Things to do:
1. Translate this sentence from the web directory review criteria below into Spanish: "I realize that this item is highly subjective, but nevertheless, first impressions are generally aesthetic."
2. Pick up the piece on review criteria for web directories, which appears below, and write on from its final sentence.

Source:
---

Review Criteria for the Second Quarter of 2013
During the Second Quarter of 2013, my web directory reviews will be focused on the usefulness of the directory to the directory user, rather than the purpose it serves to the webmaster or search engine optimizer.
It is my belief that a web directory that meets the needs of the directory user will eventually accumulate page rank and authority, human viewers, and everything else that will make it an asset to webmasters and search engine optimizers as well.
In conducting directory reviews, I will be setting the bar high, so I do not anticipate any web directory scoring one hundred percent, although I hope that the revised criteria will result in good directories coming in at eighty to ninety percent.
- +2nd Quarter Review Criteria
- The criteria that I will be rating directories on during the Second Quarter are aesthetics, content, intuitiveness, quality, and usefulness. Many of the same things that I looked at during the First Quarter will be incorporated into these items.
During my reviews, I will observe and report on matters of interest to webmasters, including results from the various ranking tools, submission policies, costs, and anything that might trigger suspicion, but the criteria that will be used in rating the directories will be assessed from the perspective of a directory user.
- +Aesthetics (20%)
- The general look of the directory being reviewed will continue to be one of the criteria assessed during the Second Quarter round of reviews, as I believe it to be important.
There are thousands of web directories on the Internet, and the first impression that a directory gives the user may determine whether or not he ever bothers to look further.
However, whereas in the First Quarter, I looked only at the index page of the directory, in respect to aesthetics, in the Second Quarter I will be considering this as I browse through the directory's subpages as well.
I realize that this item is highly subjective, but nevertheless, first impressions are generally aesthetic.
Do the directory's colors, images and other design elements go well together? Is the text easy on the eyes?
While the directory's main menu of top-level categories should be sensible and intuitive, has this been accomplished with an eye toward symmetry and design as well, or does it appear that top-level categories were simply added as they were needed?

---

Information shown:
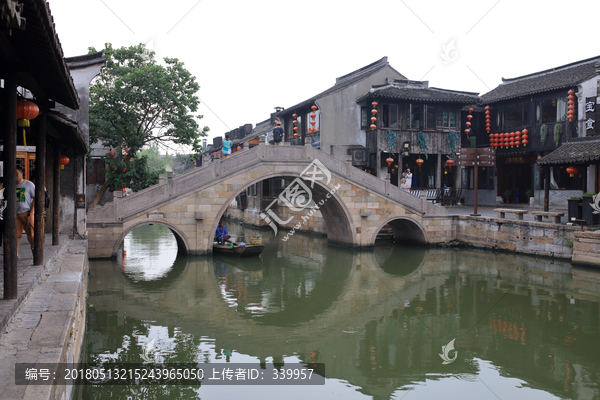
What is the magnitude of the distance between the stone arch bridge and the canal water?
103 centimetres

---

Answers:
1. Me doy cuenta de que este aspecto es muy subjetivo, pero, aun así, las primeras impresiones suelen ser estéticas.

2.
The mixed use of ampersands and the complete conjunction detracts from the aesthetics of the directory's page. For example, the use of "Word & Word" or "Word and Word" is equally appropriate, but when the ampersand and he conjunction are mixed within the same category menu, the appearance is haphazard. It's not a big deal but it detracts from the aesthetics of the directory somewhat.
Although I will view such matters as symmetry, color and design under the aesthetics criteria, I will also consider distractions, such as advertisements and other things that might get in the way of an enjoyable browsing experience.
This does not mean that a good directory cannot have any advertisements, but it does reflect the fact that ads are a trade-off. Google AdSense blocks and other ads may provide income to the directory owner but they do so as the expense of the user.
Some ads are more or less obtrusive than others, of course, and this will be reflected in my reviews.
- +Content (20%)
- Primarily, this criteria item will pertain to the number of listings that are included in the directory. A well managed web directory may nevertheless score low in this area if it doesn't have much in the way of content, while a poorly managed directory with a lot of content may still score high.
Directories which employ editors, volunteer or paid, who are actively engaged in adding content to the directory will do well in this criteria item, as may those that accept free submissions, while directories that never add anything for free will probably fare poorly here.
For the purposes of my review, I don't care whether the content was paid for or added for free, as long as there is something there for a web directory user to find.
If the purpose of a directory is to direct the user to an online resource, the resources have to be there in order for the directory to be worthwhile.
- +Intuitiveness (20%)
- This criteria item includes taxonomy, which has to do with the way in which the directory's categories and subcategories are set up.
How easy would it be for a user to find what he was looking for by browsing the directory's categories and subcategories? Does the directory's category structure make sense?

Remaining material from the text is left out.